We’re aware of ourselves because things are maybe not wearing out, exactly, but are beginning to bounce back more slowly.

It’s why at five, climbing onto the kitchen counter to steal cookies is just an adventure, and why, at fifty, climbing on a footstool to dust a light fixture requires planning and forethought.

It’s why kids can jump off the top bunk at six a. am., ready to roll, and why adults take five minutes to rally themselves before reaching out to hit the off button on the alarm.

And that’s why, I think, people begin to think certain foods are inherently bad, because nowhere is this effect noticed and discussed more keenly and in excruciatingly detail, than over our digestive tracts.

When you’re eight, the only time you notice your bowel movements with any medical interest is when you have stomach flu.

When you’re thirty-eight, every incipient gas build-up feels like a cancer warning.

And that, I think, is the root cause of the sudden swell in “food allergies”.

I know, I know: every one of you can anecdotally prove beyond a shadow of a doubt that every time you ingest even a single droplet of unapproved, no-name soy sauce at the mall, you will be wracked all night by cramps and bloating.

You believe it. I believe you believe it.

And sure: things like wheat have been changed over time by farmers trying to get the highest and hardiest yields. That process was well underway 5,000 years ago, though, and frankly, human digestive tracts are enormously adaptable – that’s why we’re called “omnivores”. We can, and do, eat practically anything.

(And let’s stop a bit and examine what you DID eat before you decided it was bread, or meat, or green peppers that were the problem.
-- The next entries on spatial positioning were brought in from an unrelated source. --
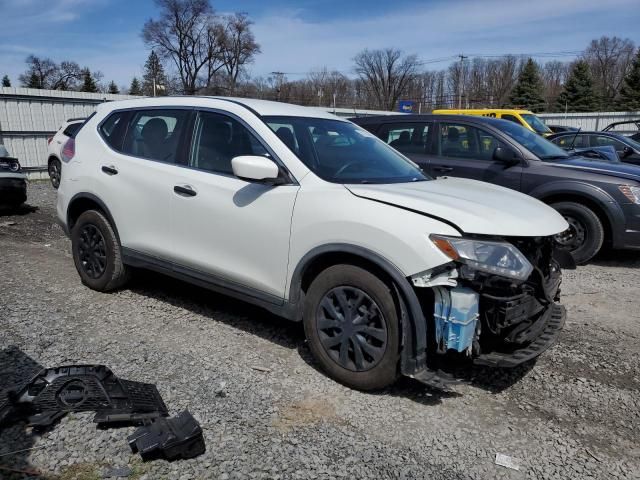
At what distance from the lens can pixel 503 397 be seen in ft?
11.3

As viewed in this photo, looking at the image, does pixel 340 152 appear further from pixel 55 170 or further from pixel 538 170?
pixel 55 170

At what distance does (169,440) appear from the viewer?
105 inches

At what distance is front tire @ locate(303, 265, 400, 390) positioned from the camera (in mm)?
3156

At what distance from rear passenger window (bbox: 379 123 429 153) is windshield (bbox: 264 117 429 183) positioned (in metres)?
3.01

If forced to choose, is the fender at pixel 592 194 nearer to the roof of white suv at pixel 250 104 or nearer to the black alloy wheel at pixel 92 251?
the roof of white suv at pixel 250 104

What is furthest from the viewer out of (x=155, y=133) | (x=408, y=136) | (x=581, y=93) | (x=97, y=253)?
(x=581, y=93)

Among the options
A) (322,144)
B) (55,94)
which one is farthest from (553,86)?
(322,144)

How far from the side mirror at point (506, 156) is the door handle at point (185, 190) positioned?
414cm

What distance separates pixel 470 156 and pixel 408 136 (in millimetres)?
959

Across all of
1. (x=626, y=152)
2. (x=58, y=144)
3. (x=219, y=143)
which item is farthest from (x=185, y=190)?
(x=626, y=152)

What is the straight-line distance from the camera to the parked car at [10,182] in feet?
28.7

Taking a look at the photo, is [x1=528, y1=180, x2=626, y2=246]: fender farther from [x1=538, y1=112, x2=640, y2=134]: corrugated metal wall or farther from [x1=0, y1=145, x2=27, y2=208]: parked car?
[x1=538, y1=112, x2=640, y2=134]: corrugated metal wall

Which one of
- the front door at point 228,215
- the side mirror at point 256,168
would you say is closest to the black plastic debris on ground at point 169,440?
the front door at point 228,215

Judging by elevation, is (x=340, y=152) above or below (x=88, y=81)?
below
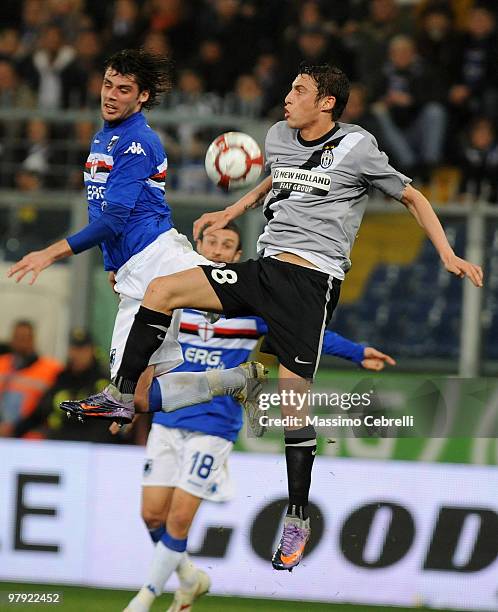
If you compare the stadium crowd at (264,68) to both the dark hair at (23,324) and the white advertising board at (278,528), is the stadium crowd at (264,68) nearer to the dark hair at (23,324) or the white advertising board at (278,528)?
the dark hair at (23,324)

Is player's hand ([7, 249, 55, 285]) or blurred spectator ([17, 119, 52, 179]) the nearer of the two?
player's hand ([7, 249, 55, 285])

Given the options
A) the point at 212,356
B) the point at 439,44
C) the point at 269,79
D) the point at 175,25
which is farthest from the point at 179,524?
the point at 175,25

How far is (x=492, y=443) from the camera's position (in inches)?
348

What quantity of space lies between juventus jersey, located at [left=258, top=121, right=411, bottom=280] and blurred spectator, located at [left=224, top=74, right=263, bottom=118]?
17.0ft

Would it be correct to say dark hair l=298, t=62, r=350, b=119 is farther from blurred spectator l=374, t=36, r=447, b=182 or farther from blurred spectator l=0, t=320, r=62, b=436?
blurred spectator l=374, t=36, r=447, b=182

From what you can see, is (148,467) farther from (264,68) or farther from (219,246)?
(264,68)

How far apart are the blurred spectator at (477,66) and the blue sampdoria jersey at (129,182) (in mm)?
5973

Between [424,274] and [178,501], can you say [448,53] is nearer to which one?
[424,274]

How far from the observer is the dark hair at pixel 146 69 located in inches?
272

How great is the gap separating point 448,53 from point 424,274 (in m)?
2.73

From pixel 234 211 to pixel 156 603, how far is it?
122 inches

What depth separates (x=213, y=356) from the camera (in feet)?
26.2

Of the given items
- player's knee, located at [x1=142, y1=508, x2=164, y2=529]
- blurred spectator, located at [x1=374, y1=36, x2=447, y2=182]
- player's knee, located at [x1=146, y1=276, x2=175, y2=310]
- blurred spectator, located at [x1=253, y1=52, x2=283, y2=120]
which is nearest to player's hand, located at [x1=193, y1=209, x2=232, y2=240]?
player's knee, located at [x1=146, y1=276, x2=175, y2=310]

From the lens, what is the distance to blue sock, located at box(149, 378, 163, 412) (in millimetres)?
7059
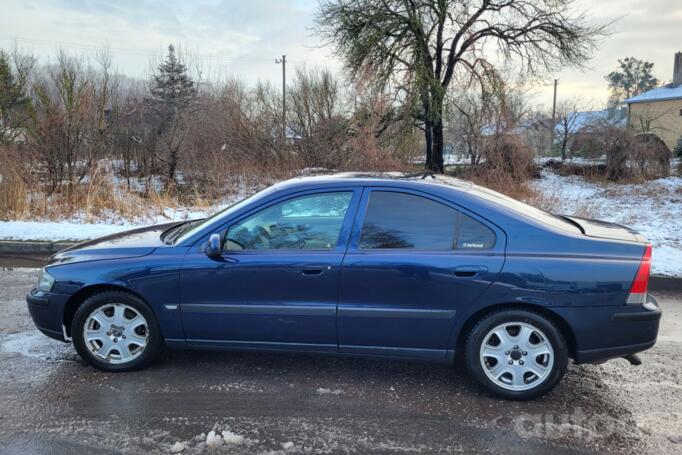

If the bulk of your intake consisted of McDonalds, frozen pizza, and KFC, and now you eat a lot of legumes and raw veggies, and have bought a steamer basket from Chinatown that you do, in fact, actually make use of — you don’t think THAT has something to do with the change in how you feel and function? No? Really, no?)

Those highly evolved digestive tracts work pretty hard, and in the process, they make a lot of funny noises, create a lot of smelly gasses, and – yes – when the waste is navigating a tight corner of your lower intestines, there can be actual nerves feeling actual things.

Just because you notice it, it doesn’t necessarily mean that something is wrong.

It more likely just means that you aren’t a kid anymore.